Alan Edward Bell's expansive editorial credits, which include Water for Elephants, (500) Days of Summer and last year's The Amazing Spider-Man, are reason enough he was asked to cut this particularly complex hybrid of a picture. But Bell also has a parallel career augmenting his own and others' work with composites and other visual effects, landing him VFX supervisor credits on the indie charmer Little Manhattan and the Julia Roberts thriller Duplicity. Currently editing on set the next installment in The Hunger Games franchise, Mockingjay – Part 1, Bell is also already in production on its companion, Mockingjay – Part 2. We spoke to him about finding the heart and soul of every picture, what he thinks about superheroes, and how he developed his signature set of "performance enhancing" editorial and visual effects.

StudioDaily: Although this is the first THG film both you and director Francis Lawrence (I Am Legend) have collaborated on, you've worked with him once before. What direction did he give you from the outset?
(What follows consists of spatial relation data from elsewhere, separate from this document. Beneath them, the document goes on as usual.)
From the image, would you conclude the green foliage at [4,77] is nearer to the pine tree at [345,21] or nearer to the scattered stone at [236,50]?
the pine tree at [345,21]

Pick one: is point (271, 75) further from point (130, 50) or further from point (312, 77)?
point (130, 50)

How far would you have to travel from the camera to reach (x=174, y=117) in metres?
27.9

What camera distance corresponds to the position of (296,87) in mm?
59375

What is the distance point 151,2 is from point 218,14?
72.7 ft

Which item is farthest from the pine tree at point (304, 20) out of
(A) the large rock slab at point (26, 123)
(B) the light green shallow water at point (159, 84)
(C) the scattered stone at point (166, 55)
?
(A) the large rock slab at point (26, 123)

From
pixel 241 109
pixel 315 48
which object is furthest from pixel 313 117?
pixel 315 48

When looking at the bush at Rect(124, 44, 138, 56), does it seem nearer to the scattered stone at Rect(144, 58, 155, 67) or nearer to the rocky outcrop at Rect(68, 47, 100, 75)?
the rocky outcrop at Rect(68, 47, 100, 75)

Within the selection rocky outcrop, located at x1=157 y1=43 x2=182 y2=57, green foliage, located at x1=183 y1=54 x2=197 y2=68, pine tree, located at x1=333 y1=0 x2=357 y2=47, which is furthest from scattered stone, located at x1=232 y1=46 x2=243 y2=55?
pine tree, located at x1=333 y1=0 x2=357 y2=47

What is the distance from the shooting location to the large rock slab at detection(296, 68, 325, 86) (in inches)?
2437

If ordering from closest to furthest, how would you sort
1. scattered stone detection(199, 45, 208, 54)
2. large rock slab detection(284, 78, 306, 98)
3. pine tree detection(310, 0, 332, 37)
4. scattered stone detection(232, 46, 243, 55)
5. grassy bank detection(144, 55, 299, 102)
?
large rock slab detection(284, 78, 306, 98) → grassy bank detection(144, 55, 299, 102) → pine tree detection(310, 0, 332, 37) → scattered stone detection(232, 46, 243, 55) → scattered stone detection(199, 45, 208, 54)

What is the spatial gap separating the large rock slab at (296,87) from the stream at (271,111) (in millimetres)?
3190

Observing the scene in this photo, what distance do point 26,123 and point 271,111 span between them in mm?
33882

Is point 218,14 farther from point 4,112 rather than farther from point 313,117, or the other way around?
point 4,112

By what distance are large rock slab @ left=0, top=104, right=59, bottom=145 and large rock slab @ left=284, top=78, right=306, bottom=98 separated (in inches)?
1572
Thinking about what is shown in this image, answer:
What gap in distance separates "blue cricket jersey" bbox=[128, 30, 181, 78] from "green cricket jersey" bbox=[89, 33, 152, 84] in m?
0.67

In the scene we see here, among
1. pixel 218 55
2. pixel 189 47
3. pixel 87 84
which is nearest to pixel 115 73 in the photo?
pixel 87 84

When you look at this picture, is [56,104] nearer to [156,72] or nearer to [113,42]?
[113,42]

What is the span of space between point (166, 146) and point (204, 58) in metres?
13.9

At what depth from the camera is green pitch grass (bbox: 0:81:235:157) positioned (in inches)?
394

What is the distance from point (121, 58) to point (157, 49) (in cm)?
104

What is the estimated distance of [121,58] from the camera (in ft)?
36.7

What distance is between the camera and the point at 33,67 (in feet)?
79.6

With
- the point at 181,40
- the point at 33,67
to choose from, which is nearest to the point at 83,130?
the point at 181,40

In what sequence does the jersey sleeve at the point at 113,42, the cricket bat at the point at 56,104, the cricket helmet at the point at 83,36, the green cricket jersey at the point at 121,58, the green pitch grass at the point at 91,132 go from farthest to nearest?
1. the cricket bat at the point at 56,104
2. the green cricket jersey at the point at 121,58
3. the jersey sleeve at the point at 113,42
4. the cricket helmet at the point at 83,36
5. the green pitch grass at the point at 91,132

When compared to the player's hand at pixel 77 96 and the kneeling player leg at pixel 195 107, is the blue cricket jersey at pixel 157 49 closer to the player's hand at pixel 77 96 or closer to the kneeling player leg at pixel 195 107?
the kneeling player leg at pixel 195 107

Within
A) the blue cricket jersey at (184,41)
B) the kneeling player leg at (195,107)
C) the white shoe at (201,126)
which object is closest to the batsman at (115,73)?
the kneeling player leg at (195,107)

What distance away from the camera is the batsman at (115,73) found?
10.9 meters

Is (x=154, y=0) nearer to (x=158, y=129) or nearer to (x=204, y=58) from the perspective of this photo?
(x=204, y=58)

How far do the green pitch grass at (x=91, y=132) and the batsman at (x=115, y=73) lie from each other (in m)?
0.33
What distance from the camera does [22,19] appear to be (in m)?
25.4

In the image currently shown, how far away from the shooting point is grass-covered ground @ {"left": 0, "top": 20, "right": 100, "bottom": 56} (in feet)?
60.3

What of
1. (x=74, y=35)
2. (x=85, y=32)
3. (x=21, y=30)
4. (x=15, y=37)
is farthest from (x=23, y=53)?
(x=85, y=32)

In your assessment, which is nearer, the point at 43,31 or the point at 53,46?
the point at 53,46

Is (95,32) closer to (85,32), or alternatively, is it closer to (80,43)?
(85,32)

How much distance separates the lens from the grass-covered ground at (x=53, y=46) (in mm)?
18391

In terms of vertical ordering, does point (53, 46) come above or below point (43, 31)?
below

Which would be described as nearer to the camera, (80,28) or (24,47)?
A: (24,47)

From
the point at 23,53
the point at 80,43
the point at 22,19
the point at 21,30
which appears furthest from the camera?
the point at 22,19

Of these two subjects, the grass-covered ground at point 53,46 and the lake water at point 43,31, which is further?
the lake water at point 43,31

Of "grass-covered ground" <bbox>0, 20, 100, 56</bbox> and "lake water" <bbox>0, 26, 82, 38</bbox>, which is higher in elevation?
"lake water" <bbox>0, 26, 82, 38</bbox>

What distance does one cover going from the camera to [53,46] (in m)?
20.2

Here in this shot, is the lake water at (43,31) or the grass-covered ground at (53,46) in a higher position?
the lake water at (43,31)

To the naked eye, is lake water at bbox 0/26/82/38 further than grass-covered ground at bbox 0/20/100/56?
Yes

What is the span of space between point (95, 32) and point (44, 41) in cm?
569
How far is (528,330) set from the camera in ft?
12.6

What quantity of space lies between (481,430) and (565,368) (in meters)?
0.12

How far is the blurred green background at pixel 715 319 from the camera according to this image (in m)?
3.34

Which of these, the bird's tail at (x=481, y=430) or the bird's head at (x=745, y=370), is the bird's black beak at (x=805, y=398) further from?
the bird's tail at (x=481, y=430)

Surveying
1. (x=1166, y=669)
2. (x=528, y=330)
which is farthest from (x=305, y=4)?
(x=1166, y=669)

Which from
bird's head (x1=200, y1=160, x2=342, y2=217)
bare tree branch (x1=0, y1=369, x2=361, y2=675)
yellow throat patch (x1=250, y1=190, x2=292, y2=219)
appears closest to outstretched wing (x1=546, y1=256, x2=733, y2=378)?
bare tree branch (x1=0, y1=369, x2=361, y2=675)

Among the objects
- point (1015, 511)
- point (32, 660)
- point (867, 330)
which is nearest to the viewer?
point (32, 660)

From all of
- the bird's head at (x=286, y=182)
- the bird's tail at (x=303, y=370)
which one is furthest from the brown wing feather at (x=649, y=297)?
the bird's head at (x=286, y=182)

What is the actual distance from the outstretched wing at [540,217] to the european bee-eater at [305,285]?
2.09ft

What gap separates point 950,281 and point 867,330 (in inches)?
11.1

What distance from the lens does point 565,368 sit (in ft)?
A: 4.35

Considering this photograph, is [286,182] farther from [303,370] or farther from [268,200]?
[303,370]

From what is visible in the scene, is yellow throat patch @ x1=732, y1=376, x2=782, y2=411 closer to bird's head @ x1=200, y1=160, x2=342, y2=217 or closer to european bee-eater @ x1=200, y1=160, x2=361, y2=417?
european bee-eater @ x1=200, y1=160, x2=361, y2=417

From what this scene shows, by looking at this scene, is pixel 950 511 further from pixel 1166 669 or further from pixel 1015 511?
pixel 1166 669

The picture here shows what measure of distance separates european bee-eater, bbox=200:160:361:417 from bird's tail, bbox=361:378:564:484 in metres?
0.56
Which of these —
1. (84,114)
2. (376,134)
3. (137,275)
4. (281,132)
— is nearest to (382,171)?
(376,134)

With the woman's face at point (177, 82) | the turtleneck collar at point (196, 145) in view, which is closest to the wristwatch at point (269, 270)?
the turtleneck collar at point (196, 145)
Alan Edward Bell: We first worked together on Water for Elephants in 2011. But this is my first time working with Lionsgate. What happened was I was finishing up work on The Amazing Spider-Man and Francis called me and said he was doing Catching Fire and told me that my agent would be calling me shortly. I was pretty excited about the project, though at that time, they weren't ready to release the script to anybody. So basically the first bit of direction I got from him was, "Just read the book, because that's what we're doing: We're making the book. Just sink your teeth into the material." I hadn't read them yet or even seen the first movie. I read all three books over the course of four days, then I went and saw the first movie. read more...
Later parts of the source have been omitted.